§ Your instructions
Will you retype every one of the lines below without changing anything, leaving the pictures out of your copy?

-- START OF Record list --

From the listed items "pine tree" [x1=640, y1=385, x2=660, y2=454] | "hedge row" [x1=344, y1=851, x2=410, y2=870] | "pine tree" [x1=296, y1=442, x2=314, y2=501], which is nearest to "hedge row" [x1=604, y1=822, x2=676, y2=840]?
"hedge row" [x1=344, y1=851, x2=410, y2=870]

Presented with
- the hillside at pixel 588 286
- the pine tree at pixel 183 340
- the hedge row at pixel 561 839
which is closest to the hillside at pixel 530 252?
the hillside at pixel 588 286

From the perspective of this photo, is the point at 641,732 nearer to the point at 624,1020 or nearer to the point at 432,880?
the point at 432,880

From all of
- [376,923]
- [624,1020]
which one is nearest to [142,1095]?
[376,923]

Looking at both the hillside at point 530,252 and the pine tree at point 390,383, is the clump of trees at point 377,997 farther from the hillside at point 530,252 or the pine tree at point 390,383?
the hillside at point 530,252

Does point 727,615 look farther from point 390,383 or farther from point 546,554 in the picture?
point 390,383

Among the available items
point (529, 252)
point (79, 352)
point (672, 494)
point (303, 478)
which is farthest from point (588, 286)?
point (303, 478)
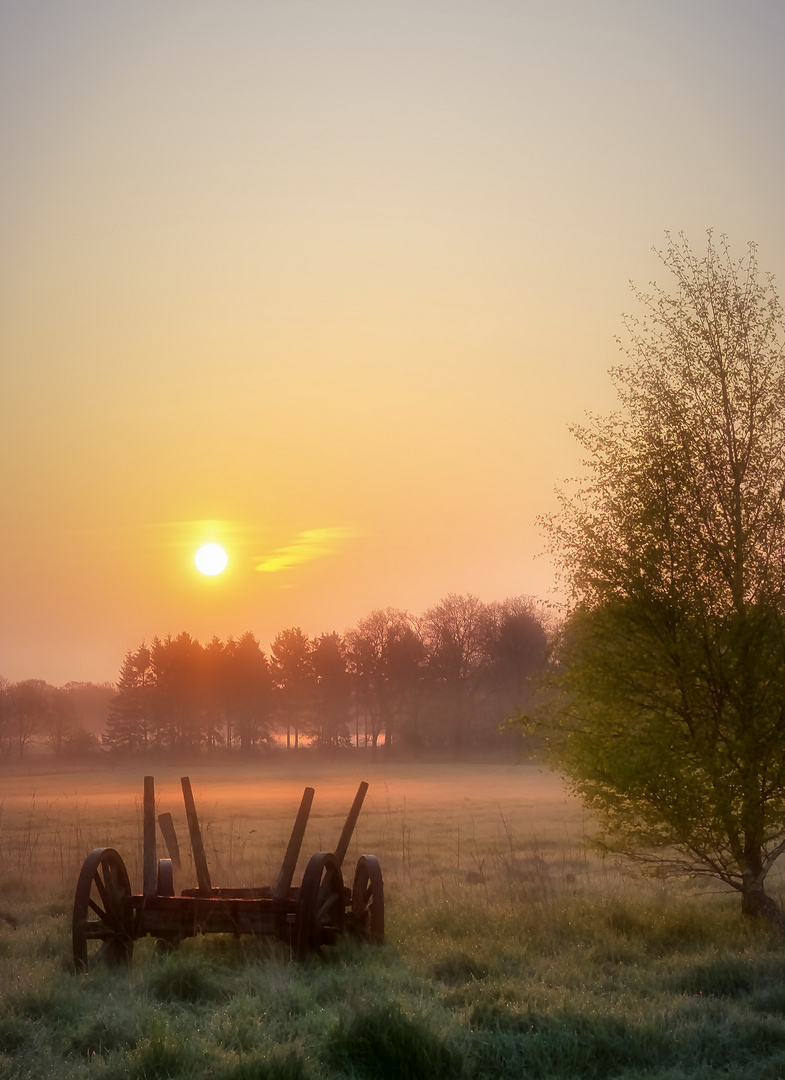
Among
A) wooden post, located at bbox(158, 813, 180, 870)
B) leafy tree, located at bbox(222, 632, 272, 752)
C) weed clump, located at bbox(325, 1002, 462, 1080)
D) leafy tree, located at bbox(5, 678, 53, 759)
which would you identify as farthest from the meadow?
leafy tree, located at bbox(5, 678, 53, 759)

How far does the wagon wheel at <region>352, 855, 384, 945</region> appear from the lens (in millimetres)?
11391

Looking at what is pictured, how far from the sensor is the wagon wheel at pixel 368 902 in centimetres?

-- END OF Record list --

§ Result for this exercise
From the listed items "pine tree" [x1=640, y1=385, x2=660, y2=454] | "hedge row" [x1=344, y1=851, x2=410, y2=870] | "pine tree" [x1=296, y1=442, x2=314, y2=501], which is nearest to "hedge row" [x1=604, y1=822, x2=676, y2=840]?
"hedge row" [x1=344, y1=851, x2=410, y2=870]

Presented with
- the hillside at pixel 588 286
- the pine tree at pixel 183 340
- the hedge row at pixel 561 839
which is closest to the hillside at pixel 530 252?
the hillside at pixel 588 286

From the perspective of this photo, is the point at 641,732 nearer to the point at 624,1020 or nearer to the point at 432,880?
the point at 432,880

From all of
- [376,923]
- [624,1020]
which one is nearest to [142,1095]?
[376,923]

Looking at both the hillside at point 530,252 and the pine tree at point 390,383, is the clump of trees at point 377,997 farther from the hillside at point 530,252 or the pine tree at point 390,383?
the hillside at point 530,252

Does point 727,615 look farther from point 390,383 or farther from point 546,554 in the picture?
point 390,383

Among the available items
point (529, 252)
point (79, 352)
point (672, 494)
point (303, 478)
which is farthest from point (588, 286)?
point (303, 478)
Among
A) wooden post, located at bbox(158, 813, 180, 870)
B) leafy tree, located at bbox(222, 632, 272, 752)
C) weed clump, located at bbox(325, 1002, 462, 1080)
D) leafy tree, located at bbox(5, 678, 53, 759)
which would you identify as farthest from the meadow?
leafy tree, located at bbox(5, 678, 53, 759)

How far does the wagon wheel at <region>352, 855, 384, 945</region> appear from the lens (in millimetres)?
11391

Looking at what is pictured, how far from the sensor is the wagon wheel at pixel 368 902 in centimetres?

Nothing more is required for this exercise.